By David Beasley
ATLANTA (Reuters) - Residents of a small Georgia town may soon be asked to keep guns in their homes, a proposal that comes as federal lawmakers argue for new limits on firearm ownership.
A city leader in Nelson, 50 miles north of Atlanta, said on Wednesday he proposed an ordinance calling on every head of household to have a gun as a way to keep crime down.
Nelson, home to 1,300 people, employs one police officer, who is only on duty at night, city councilman Duane Cronic told Reuters. When the officer is off duty during the day, residents must call local sheriff's officials if they need assistance, which he said can result in longer response times.
Cronic said his proposal is similar to an ordinance enacted by the nearby town of Kennesaw in 1982. There would be no penalty for not having a weapon, but the law would send a message to would-be criminals, he said.
"It would be a like putting a big security sign in your front yard," he said.

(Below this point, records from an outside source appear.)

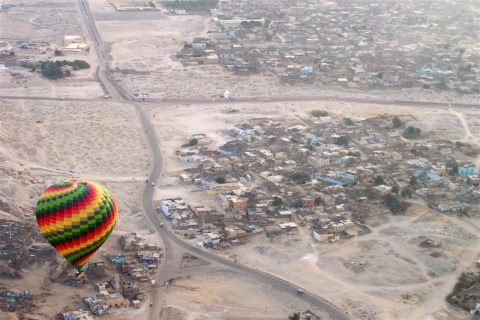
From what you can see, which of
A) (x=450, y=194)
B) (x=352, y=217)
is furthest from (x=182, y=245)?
(x=450, y=194)

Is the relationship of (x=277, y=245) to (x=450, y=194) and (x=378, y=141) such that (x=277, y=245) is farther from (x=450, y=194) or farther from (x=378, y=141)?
(x=378, y=141)

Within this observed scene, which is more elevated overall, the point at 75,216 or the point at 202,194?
the point at 75,216

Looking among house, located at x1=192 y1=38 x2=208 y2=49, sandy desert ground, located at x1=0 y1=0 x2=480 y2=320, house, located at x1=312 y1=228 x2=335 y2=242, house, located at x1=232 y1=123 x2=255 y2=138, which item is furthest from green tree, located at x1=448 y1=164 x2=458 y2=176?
house, located at x1=192 y1=38 x2=208 y2=49

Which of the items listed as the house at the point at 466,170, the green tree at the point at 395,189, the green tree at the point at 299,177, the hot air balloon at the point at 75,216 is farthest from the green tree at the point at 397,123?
the hot air balloon at the point at 75,216

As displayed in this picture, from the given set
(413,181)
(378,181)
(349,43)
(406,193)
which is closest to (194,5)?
(349,43)

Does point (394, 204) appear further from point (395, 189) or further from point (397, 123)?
point (397, 123)

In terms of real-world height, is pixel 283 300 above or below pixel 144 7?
above
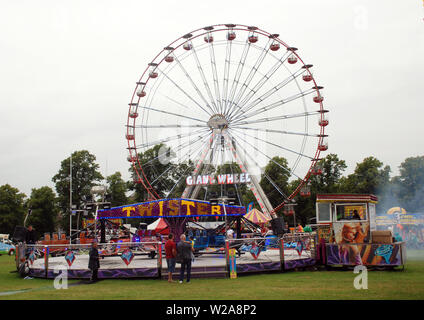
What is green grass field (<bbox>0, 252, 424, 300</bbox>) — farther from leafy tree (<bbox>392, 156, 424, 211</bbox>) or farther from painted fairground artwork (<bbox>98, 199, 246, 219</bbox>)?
leafy tree (<bbox>392, 156, 424, 211</bbox>)

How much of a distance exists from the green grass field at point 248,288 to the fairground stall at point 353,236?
1.02m

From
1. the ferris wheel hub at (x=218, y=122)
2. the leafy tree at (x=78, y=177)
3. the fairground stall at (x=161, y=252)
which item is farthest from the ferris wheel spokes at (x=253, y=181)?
the leafy tree at (x=78, y=177)

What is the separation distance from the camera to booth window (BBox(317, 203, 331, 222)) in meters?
21.7

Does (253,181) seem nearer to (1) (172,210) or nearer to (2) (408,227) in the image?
(1) (172,210)

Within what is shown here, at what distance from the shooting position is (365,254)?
1938 centimetres

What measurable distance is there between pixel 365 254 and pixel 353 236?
3.14ft

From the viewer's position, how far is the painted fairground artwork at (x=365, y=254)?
62.0 feet

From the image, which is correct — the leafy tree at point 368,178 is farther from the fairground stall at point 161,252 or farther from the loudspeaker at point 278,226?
the loudspeaker at point 278,226

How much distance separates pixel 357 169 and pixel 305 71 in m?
35.2

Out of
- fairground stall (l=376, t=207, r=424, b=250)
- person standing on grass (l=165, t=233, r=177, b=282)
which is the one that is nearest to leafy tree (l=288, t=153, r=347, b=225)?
fairground stall (l=376, t=207, r=424, b=250)

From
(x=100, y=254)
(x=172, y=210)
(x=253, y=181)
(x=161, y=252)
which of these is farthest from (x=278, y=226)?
(x=253, y=181)

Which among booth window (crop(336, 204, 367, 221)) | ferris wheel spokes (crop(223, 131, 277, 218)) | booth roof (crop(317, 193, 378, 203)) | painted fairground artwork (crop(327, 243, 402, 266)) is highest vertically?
ferris wheel spokes (crop(223, 131, 277, 218))

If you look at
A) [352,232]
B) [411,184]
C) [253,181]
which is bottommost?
[352,232]
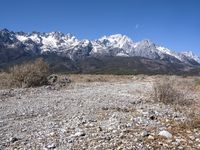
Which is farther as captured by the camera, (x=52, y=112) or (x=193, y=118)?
(x=52, y=112)

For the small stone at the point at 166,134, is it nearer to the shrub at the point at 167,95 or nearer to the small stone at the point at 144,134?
the small stone at the point at 144,134

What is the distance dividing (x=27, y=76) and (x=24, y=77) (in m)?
0.35

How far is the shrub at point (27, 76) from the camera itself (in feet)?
141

Cronic's proposal is being considered amid heated debate at the federal and state levels over U.S. gun control laws in the wake of a December shooting rampage that left 26 people dead at a Connecticut elementary school.
The fatal attack has prompted some states to tighten gun laws, while other states are seeking to keep federal gun measures from being applied within their borders.
The Nelson city council will vote on the gun ownership ordinance on April 1, Cronic said.
Crime in Nelson mostly consists of petty theft, Cronic said, and he hopes the gun ordinance will keep it that way.
"This is just a way to keep our crime rate low," he said.